A dúvida foi levantada, primeiro, pelo ex-presidente do BC, Gustavo Loyola. No entanto, outros ex-integrantes do governo concordam que há risco de o BC cair num jogo de ovo e galinha com o mercado financeiro - ou, como disse Loyola, criar-se uma "circularidade". O mercado eleva sua expectativa de inflação, o que influencia o BC a puxar os juros para cima e indicar uma atitude conservadora, o que por sua vez deixa o mercado pessimista, que projeta inflação mais alta, e assim sucessivamente.

Para o ex-secretário de Política Econômica do Ministério da Fazenda, Edward Amadeo, há um processo "recursivo", no qual a expectativa do mercado alimenta a projeção de inflação. "O BC tem de tomar cuidado", alerta. Segundo Amadeo, o risco é o efeito "bola de neve". Ele acha o problema de difícil solução, já que a expectativa de inflação é uma componente importante na formação de preços. Amadeo não acredita na possibilidade de o mercado especular com os dados do Focus.

"Não é novidade para o BC e para o mercado que o Focus não é perfeito. Ele não expressa perfeitamente as expectativas futuras de inflação, mas é um indicador importante", avalia Luiz Fernando Figueiredo, ex-diretor de Política Monetária do BC na administração de Armínio Fraga e nos três primeiros meses do governo Lula. Nesse cargo, era o principal responsável pela condução da política de juros do País.

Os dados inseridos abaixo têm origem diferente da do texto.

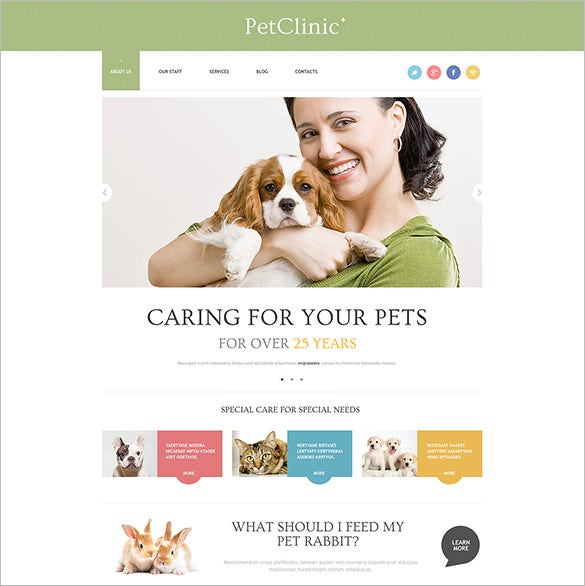 wordpress theme for veterinary physician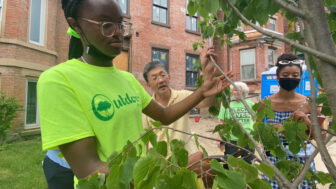 Outdoor Promise fellows work with Newburgh residents to care for new trees.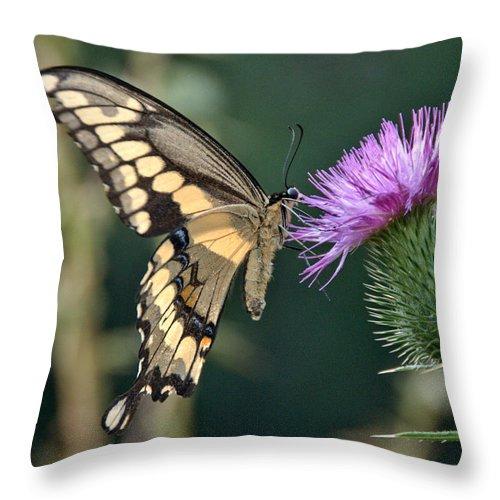 Throw Pillow featuring the photograph Last Bit Of Summer by Cheryl Baxter
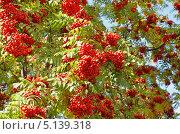 Ветки красной рябины. Стоковое фото, фотограф Agnes Chvankova / Фотобанк Лори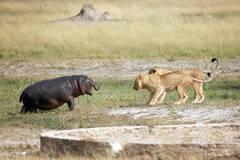 狮子欲捕食小河马的结果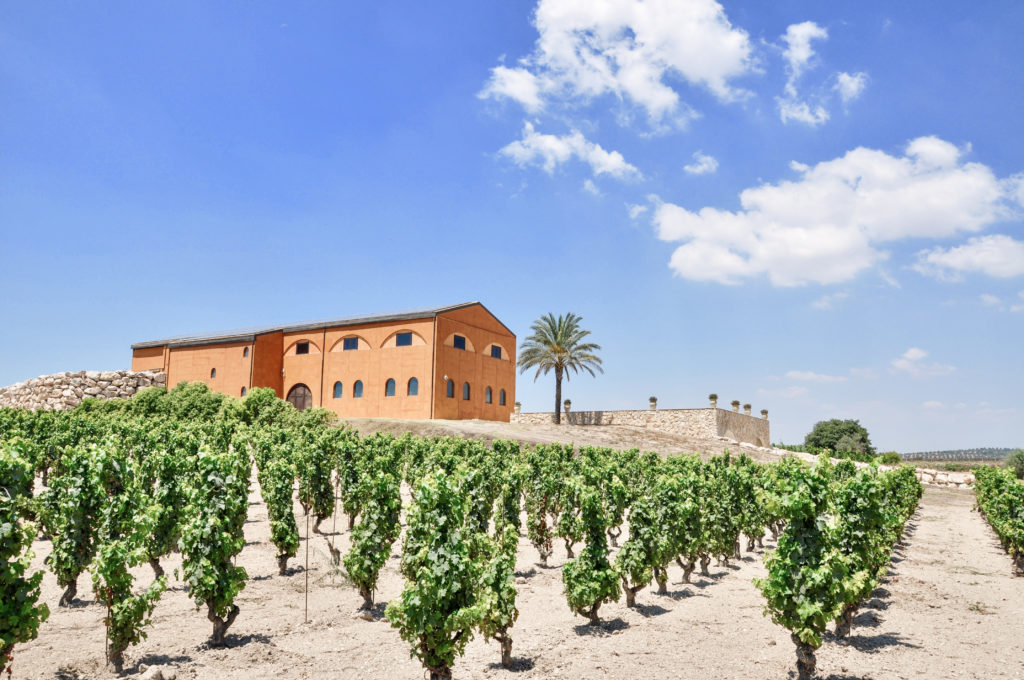 Sicily's Ancient Winemaking Traditions Meet Modern Luxury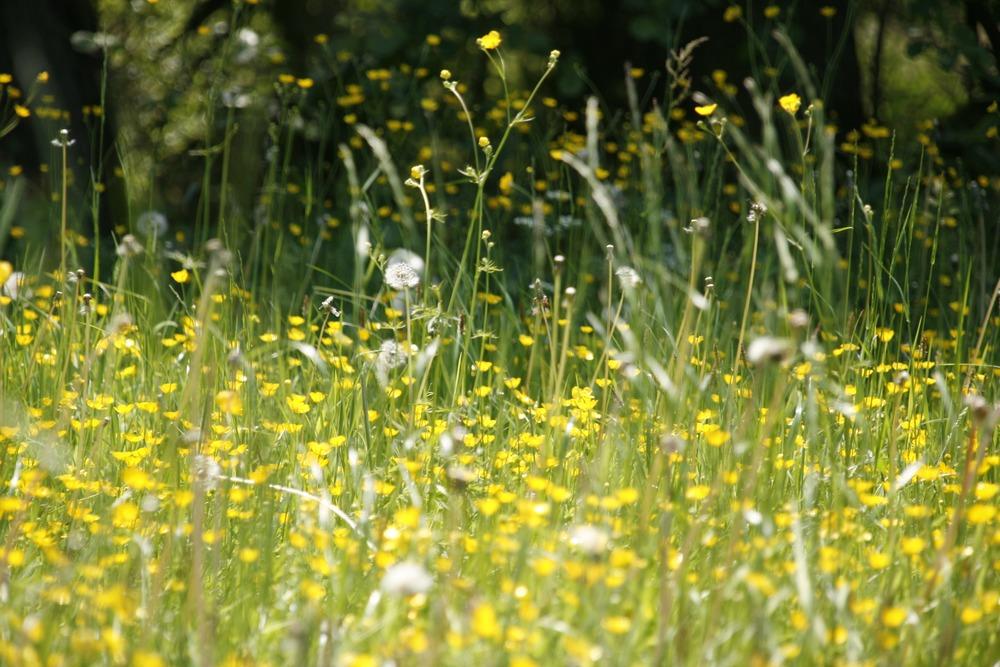 meadow-123280.jpg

Segundo Figueiredo, o BC não usa apenas os dados do Focus para formar as expectativas de inflação. Segundo ele, o Focus tem filtros próprios para evitar que o mercado "opere" os dados, ou seja, distorça as projeções para forçar o BC a tomar uma ou outra decisão. Para ele, risco haveria se o BC olhasse apenas o Focus.

Nos últimos cinco meses, a divulgação da pesquisa Focus, no início da manhã de toda segunda-feira, tem sido aguardada com ansiedade pelos analistas. As projeções do Focus influenciam diretamente o mercado de juros.

Na semana passada, antes da decisão do Copom, o Focus mostrou que o mercado estava mais pessimista, projetando inflação mais alta, mesmo levando em conta que o Copom elevaria os juros em 0,5 ponto porcentual. Essa informação fortaleceu a aposta de aumento dos juros, como ocorreu.

A pesquisa Focus já é inspiração para outros países com ou sem sistema de metas de inflação. Argentina, Indonésia, Turquia e China enviaram representantes de seus bancos centrais ao País conhecer a metodologia. Criada em1999, a pesquisa envolve bancos, administradores, corretoras, distribuidoras e consultorias.